2)   Bahwa penyidikan terhadap pelanggaran masalah lingkungan hidup haruslah dilakukan penyidik PPNS dari Kantor BAPEDAL dan seharusnya Kepolisian melaporkan tentang kejadian perbuatan terdakwa kepada BAPEDAL untuk memberikan peringatan tertulis sebagaimana disyaratkan dalam Pasal 62 (1) (2) dan Pasal 61 (1) dari PP. No. 18 Tahun 1999 tentang Pengelolaan Limbah Bahaya dan Beracun.
3)   Bahwa keterangan saksi ahli dari BAPEDALDA Jawa Tengah tidak didukung hasil laboratorium baik dari Polri maupun instansi lain.
b.    Penafsiran Majelis Hakim Pengadilan Negeri Semarang yang keliru tersebut yaitu:
1)   Dalam bunyi Pasal 55 (1) PP No.18 Tahun 1999, adanya kalimat “Setiap orang berhak melaporkan adanya pencemaran lingkungan hidup” telah ditafsirkan oleh Majelis Hakim, bahwa perbuatan terdakwa yang nyata-nyata telah mengolah olie bekas di rumahnya sendiri tanpa dilengkapi suatu ijin bagi pengolahan maupun pembuangan dari limbahnya, haruslah ada laporan dari masyarakat mengenai adanya pencemarannya dan penafsiran yang demikian tidaklah benar, karena kalimat berhak dalam Pasal 55 PP No. 18 Tahun 199, tidak berarti bahwa perbuatan terdakwa yang nyata-nyata mengolah olie bekas sejak tahun 1997 sampai dengan  tahun 1999 yang hanya mencari keuntungan pribadi tanpa memikirkan dampak terhadap lingkungan hidup, harus ada laporan dari masyarakat, karena dalam Pasal 48 UU No. 23 Tahun 1997, perbuatan terdakwa tersebut bukanlah suatu pelanggaran sebagaimana ditafsirkan Majelis Hakim dalam pertimbangannya.
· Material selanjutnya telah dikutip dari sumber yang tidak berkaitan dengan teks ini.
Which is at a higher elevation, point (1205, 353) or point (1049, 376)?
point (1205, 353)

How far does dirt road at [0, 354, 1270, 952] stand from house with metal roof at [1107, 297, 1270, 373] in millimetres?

Bahwa karena perbuatan terdakwa mengolah olie bekas adalah tindak pidana kejahatan maka tanpa harus ada laporan dari masyarakat sesuai Pasal 7 (1) KUHAP, Kepolisian dapat melakukan penyidikan serta ditegaskan dalam Pasal 40 ayat 1 UU No.23 Tahun 1997.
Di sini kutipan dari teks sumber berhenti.